Both the diffusers team and Hugging Face strongly recommend keeping the safety filter enabled in all public-facing circumstances, disabling it only for use cases that involve analyzing network behavior or auditing its results.
For more information, please have a look at https://github.com/huggingface/diffusers/pull/254 .
"""

2. Checkpoint variants

A checkpoint variant is usually a checkpoint whose weights are:

  • Stored in a different floating point type, such as torch.float16, because it only requires half the bandwidth and storage to download. You can’t use this variant if you’re continuing training or using a CPU.
  • Non-exponential mean averaged (EMA) weights which shouldn’t be used for inference. You should use this variant to continue finetuning a model.

When the checkpoints have identical model structures, but they were trained on different datasets and with a different training setup, they should be stored in separate repositories. For example, stabilityai/stable-diffusion-2 and stabilityai/stable-diffusion-2-1 are stored in separate repositories.

Otherwise, a variant is identical to the original checkpoint. They have exactly the same serialization format (like safetensors), model structure, and their weights have identical tensor shapes.

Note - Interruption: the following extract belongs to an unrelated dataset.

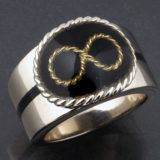 永遠を意味するメビウスの環のセンチメンタルリング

checkpoint typeweight nameargument for loading weights
originaldiffusion_pytorch_model.safetensors
floating pointdiffusion_pytorch_model.fp16.safetensorsvariant, torch_dtype
non-EMAdiffusion_pytorch_model.non_ema.safetensorsvariant

There are two important arguments for loading variants:

  • torch_dtype specifies the floating point precision of the loaded checkpoint. For example, if you want to save bandwidth by loading a fp16 variant, you should set variant="fp16" and torch_dtype=torch.float16 to convert the weights to fp16. Otherwise, the fp16 weights are converted to the default fp32 precision.

    If you only set torch_dtype=torch.float16, the default fp32 weights are downloaded first and then converted to fp16.

  • variant specifies which files should be loaded from the repository. For example, if you want to load a non-EMA variant of a UNet from stable-diffusion-v1-5/stable-diffusion-v1-5, set variant="non_ema" to download the non_ema file.

fp16

from diffusers import DiffusionPipeline
import torch

pipeline = DiffusionPipeline.from_pretrained(
    "stable-diffusion-v1-5/stable-diffusion-v1-5", variant="fp16", torch_dtype=torch.float16, use_safetensors=True
)

non-EMA

pipeline = DiffusionPipeline.from_pretrained(
    "stable-diffusion-v1-5/stable-diffusion-v1-5", variant="non_ema", use_safetensors=True
)

Use the variant parameter in the DiffusionPipeline.save_pretrained method to save a checkpoint as a different floating point type or as a non-EMA variant. You should try save a variant to the same folder as the original checkpoint, so you have the option of loading both from the same folder.

fp16

from diffusers import DiffusionPipeline

pipeline.save_pretrained("stable-diffusion-v1-5/stable-diffusion-v1-5", variant="fp16")

non-EMA

pipeline.save_pretrained("stable-diffusion-v1-5/stable-diffusion-v1-5", variant="non_ema")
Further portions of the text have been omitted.